# Set exercise
Set out every line of the material below as a numbered list, skipping blank lines and leaving out the pictures.

# Input data

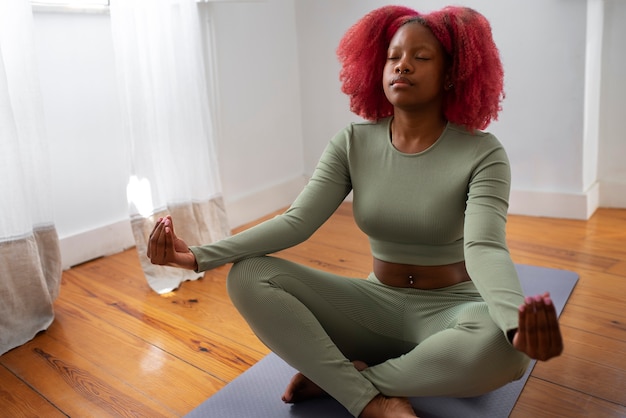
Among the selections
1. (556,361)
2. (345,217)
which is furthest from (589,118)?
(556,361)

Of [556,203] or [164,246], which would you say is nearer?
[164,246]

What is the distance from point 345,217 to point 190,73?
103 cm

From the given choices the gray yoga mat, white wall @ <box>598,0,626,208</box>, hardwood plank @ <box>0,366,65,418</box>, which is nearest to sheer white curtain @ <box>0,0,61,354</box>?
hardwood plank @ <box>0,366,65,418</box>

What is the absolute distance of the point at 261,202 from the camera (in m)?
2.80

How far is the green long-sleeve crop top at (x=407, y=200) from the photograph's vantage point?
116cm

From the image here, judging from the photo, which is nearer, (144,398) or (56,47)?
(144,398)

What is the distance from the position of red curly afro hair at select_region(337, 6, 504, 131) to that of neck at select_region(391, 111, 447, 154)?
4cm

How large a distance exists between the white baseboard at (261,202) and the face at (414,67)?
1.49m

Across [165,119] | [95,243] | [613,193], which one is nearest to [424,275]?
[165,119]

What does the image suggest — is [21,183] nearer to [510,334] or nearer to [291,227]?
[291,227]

# Task output
1. Among the selections
2. 1. (556,361)
3. 2. (345,217)
4. which is furthest from (589,118)?
5. (556,361)
6. Of [556,203] or [164,246], which would you say is nearer?
7. [164,246]
8. What is the distance from point 345,217 to point 190,73?
9. 103 cm
10. From the given choices the gray yoga mat, white wall @ <box>598,0,626,208</box>, hardwood plank @ <box>0,366,65,418</box>, which is nearest to sheer white curtain @ <box>0,0,61,354</box>?
11. hardwood plank @ <box>0,366,65,418</box>
12. What is the absolute distance of the point at 261,202 from the camera (in m)?
13. 2.80
14. How far is the green long-sleeve crop top at (x=407, y=200) from the photograph's vantage point?
15. 116cm
16. From the image here, judging from the photo, which is nearer, (144,398) or (56,47)?
17. (144,398)
18. What is the distance from the position of red curly afro hair at select_region(337, 6, 504, 131) to that of neck at select_region(391, 111, 447, 154)?
19. 4cm
20. How large a distance exists between the white baseboard at (261,202) and the face at (414,67)?
21. 1.49m
22. Across [165,119] | [95,243] | [613,193], which one is nearest to [424,275]?
23. [165,119]
24. What does the image suggest — is [21,183] nearer to [510,334] or nearer to [291,227]?
25. [291,227]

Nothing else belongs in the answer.